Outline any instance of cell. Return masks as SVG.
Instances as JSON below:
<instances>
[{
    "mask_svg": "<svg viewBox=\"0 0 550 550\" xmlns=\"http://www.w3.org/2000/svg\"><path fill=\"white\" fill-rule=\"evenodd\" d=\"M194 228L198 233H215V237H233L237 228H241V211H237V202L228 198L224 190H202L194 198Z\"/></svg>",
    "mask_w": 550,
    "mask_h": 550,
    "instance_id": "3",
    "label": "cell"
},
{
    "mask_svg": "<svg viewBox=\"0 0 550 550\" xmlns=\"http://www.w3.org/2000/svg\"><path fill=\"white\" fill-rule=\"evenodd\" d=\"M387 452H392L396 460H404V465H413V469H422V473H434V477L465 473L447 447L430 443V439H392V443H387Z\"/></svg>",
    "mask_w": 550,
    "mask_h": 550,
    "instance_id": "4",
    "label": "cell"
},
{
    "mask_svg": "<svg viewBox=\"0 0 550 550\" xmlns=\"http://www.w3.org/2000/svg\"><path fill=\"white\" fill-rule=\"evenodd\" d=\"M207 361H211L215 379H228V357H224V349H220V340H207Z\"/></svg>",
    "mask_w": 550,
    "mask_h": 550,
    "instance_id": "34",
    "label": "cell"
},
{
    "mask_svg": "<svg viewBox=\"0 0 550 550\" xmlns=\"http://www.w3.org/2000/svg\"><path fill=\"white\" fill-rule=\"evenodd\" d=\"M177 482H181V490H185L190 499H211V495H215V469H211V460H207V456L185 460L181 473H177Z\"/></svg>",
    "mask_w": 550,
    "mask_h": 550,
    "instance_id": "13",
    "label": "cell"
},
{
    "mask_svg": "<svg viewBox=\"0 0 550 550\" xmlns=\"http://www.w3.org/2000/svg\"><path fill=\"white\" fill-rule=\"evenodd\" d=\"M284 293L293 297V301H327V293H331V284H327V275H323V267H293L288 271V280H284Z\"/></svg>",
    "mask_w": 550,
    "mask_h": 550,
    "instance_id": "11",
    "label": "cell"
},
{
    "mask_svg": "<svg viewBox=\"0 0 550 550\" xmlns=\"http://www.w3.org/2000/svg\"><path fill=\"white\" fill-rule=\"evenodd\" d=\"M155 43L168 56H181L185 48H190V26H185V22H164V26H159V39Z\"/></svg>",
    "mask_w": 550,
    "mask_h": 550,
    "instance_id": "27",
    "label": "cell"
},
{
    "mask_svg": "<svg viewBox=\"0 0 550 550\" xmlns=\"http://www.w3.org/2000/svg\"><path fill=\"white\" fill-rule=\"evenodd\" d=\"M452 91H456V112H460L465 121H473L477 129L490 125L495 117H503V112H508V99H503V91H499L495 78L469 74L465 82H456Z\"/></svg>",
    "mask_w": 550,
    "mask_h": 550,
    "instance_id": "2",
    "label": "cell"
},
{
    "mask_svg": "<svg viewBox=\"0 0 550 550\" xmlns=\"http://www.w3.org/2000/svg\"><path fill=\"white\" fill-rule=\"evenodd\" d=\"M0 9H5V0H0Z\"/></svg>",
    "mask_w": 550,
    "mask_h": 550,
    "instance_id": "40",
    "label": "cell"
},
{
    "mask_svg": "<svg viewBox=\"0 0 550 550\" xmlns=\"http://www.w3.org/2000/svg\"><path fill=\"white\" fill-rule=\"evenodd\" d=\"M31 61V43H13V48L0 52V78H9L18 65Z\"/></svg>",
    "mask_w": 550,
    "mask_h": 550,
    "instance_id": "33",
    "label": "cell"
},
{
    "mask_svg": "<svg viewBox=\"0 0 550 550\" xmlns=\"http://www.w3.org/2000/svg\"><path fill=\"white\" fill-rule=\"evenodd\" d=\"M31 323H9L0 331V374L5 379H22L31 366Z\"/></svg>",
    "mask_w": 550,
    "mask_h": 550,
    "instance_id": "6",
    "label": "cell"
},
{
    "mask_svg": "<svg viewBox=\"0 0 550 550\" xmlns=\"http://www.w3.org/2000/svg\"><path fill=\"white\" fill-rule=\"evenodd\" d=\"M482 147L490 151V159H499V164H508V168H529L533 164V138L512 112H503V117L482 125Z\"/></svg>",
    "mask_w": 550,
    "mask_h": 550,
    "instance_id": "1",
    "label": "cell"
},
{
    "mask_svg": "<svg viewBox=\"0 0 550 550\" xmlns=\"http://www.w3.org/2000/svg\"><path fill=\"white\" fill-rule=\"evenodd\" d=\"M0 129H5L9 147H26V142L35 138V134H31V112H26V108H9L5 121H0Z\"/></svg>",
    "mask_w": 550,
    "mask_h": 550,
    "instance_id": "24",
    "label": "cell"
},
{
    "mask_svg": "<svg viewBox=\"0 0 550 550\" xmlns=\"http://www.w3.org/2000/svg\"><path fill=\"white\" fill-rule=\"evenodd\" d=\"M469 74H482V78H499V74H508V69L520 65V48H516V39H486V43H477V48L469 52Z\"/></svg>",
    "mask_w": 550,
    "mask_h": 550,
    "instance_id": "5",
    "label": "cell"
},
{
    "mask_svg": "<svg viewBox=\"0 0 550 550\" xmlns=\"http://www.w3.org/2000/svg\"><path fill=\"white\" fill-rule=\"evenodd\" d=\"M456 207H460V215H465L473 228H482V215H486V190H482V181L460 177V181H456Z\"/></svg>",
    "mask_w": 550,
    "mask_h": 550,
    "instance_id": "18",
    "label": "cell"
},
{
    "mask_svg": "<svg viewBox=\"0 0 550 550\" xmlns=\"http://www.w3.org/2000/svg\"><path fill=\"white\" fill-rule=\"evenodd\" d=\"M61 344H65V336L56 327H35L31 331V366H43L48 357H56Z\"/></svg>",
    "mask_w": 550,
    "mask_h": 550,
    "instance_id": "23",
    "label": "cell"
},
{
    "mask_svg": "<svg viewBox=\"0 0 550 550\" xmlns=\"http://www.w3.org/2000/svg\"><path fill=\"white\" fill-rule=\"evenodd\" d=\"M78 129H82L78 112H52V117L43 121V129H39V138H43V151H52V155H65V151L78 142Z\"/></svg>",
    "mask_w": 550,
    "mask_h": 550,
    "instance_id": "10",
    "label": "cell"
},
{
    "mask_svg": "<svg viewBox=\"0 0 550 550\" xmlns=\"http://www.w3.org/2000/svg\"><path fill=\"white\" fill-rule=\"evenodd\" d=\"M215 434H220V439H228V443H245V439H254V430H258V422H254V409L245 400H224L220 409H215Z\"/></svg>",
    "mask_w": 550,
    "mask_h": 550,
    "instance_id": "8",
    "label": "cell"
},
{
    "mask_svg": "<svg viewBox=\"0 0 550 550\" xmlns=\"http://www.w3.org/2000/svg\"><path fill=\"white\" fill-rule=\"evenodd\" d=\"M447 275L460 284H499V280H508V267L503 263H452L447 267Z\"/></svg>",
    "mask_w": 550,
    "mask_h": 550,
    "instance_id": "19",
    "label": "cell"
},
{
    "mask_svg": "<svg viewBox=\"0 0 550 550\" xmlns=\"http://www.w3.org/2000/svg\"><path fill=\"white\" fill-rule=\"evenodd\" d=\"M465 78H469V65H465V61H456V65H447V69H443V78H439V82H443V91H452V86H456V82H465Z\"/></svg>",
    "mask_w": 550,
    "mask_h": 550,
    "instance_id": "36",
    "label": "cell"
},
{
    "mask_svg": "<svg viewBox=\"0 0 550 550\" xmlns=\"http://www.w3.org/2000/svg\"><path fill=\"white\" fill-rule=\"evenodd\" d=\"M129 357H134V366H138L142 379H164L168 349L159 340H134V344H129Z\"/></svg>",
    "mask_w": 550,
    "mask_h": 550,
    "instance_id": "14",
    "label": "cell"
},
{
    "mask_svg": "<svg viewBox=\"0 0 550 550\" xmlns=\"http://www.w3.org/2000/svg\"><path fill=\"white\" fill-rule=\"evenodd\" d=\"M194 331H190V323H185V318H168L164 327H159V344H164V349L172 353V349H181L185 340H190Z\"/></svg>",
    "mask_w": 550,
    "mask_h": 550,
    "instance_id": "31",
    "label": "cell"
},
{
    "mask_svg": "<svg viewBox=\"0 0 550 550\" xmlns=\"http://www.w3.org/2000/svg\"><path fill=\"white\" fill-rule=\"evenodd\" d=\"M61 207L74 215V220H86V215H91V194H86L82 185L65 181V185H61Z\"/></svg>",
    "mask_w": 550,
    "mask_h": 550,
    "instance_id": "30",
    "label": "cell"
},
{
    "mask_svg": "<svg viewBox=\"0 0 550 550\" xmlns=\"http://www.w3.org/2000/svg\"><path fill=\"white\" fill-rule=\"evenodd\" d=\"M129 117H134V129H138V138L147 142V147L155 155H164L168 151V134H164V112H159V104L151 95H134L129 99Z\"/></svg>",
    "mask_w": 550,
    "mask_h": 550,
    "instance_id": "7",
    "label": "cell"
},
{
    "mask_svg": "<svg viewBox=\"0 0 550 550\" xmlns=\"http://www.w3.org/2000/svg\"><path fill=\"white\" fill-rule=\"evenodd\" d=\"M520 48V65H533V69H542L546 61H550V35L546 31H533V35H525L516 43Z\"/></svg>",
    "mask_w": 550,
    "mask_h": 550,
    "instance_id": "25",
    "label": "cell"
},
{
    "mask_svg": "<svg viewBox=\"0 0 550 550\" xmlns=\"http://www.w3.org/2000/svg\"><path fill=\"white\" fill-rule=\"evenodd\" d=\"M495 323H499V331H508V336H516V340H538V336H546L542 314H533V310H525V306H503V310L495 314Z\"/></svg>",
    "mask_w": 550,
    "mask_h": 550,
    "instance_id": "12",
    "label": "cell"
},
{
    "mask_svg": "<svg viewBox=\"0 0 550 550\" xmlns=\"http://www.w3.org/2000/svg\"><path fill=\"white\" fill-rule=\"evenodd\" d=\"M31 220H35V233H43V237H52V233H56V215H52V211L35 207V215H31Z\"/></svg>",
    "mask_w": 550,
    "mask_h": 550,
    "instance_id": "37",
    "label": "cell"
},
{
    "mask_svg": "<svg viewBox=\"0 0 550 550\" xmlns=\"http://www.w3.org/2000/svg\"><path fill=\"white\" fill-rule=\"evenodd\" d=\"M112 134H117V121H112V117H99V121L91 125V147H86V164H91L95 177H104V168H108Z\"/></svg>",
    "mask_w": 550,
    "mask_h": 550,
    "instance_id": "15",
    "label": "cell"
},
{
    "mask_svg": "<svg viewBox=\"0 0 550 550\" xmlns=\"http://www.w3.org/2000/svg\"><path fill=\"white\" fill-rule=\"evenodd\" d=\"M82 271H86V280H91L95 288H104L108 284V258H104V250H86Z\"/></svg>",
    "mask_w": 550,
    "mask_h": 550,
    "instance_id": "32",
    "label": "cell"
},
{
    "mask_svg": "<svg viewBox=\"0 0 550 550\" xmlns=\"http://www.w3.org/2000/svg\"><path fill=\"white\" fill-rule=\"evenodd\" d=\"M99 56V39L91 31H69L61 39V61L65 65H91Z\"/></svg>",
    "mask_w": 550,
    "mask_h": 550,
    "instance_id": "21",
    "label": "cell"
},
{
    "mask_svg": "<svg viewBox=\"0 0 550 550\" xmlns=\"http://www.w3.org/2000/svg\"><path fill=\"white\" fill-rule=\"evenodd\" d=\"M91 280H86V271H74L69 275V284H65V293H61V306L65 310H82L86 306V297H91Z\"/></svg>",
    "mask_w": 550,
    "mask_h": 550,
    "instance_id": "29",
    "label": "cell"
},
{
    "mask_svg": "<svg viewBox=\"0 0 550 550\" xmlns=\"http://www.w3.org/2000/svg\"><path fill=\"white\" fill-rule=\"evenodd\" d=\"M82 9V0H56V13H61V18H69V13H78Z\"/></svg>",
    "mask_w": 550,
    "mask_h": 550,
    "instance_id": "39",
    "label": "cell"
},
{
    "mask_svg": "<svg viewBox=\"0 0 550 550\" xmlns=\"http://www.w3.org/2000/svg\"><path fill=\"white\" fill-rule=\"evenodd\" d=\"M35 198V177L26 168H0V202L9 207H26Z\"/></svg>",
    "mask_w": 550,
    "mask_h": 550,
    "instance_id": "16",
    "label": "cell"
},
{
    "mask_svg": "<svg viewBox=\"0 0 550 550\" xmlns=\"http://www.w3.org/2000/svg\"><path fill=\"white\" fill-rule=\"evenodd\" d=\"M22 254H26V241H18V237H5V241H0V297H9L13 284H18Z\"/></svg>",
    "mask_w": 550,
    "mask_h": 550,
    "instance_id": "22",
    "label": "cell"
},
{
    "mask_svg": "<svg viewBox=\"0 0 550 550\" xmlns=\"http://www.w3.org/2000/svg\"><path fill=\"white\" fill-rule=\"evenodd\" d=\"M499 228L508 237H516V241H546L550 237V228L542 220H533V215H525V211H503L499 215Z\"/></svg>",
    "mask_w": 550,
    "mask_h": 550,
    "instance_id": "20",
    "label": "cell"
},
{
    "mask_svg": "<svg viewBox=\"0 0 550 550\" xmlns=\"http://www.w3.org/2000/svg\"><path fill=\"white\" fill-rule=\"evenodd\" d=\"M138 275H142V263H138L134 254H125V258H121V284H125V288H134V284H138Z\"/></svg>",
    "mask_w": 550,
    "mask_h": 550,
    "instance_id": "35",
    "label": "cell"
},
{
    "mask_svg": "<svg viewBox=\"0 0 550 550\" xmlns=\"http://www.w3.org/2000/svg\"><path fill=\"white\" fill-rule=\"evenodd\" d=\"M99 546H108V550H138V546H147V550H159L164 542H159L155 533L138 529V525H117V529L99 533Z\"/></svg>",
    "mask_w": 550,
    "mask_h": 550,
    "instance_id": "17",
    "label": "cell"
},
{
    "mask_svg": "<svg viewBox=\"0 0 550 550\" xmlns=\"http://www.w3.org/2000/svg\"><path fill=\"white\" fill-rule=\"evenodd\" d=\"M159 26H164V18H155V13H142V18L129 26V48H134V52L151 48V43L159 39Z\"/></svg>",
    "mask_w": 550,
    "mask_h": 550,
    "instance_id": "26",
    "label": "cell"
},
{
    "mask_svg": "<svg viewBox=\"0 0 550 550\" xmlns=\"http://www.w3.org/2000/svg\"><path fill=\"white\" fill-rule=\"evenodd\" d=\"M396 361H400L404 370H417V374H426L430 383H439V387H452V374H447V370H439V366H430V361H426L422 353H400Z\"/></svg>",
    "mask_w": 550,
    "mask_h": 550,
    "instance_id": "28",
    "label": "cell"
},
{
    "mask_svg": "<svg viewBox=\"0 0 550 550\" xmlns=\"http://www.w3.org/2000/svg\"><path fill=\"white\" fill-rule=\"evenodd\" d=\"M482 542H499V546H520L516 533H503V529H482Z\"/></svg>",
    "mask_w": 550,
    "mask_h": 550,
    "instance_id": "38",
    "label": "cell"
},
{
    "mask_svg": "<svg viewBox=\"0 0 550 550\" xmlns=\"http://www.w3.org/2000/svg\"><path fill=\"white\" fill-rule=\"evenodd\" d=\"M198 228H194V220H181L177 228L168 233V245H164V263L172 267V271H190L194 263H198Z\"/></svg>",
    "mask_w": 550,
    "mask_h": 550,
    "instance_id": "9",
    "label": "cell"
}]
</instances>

================================

Reproduce the items above word for word, from their first line through the line that contains "452H392L396 460H404V465H413V469H422V473H434V477L465 473L447".

RESULT
Outline any instance of cell. Return masks as SVG.
Instances as JSON below:
<instances>
[{
    "mask_svg": "<svg viewBox=\"0 0 550 550\" xmlns=\"http://www.w3.org/2000/svg\"><path fill=\"white\" fill-rule=\"evenodd\" d=\"M194 228L198 233H215V237H233L237 228H241V211H237V202L228 198L224 190H202L194 198Z\"/></svg>",
    "mask_w": 550,
    "mask_h": 550,
    "instance_id": "3",
    "label": "cell"
},
{
    "mask_svg": "<svg viewBox=\"0 0 550 550\" xmlns=\"http://www.w3.org/2000/svg\"><path fill=\"white\" fill-rule=\"evenodd\" d=\"M387 452H392L396 460H404V465H413V469H422V473H434V477L465 473L447 447L430 443V439H392V443H387Z\"/></svg>",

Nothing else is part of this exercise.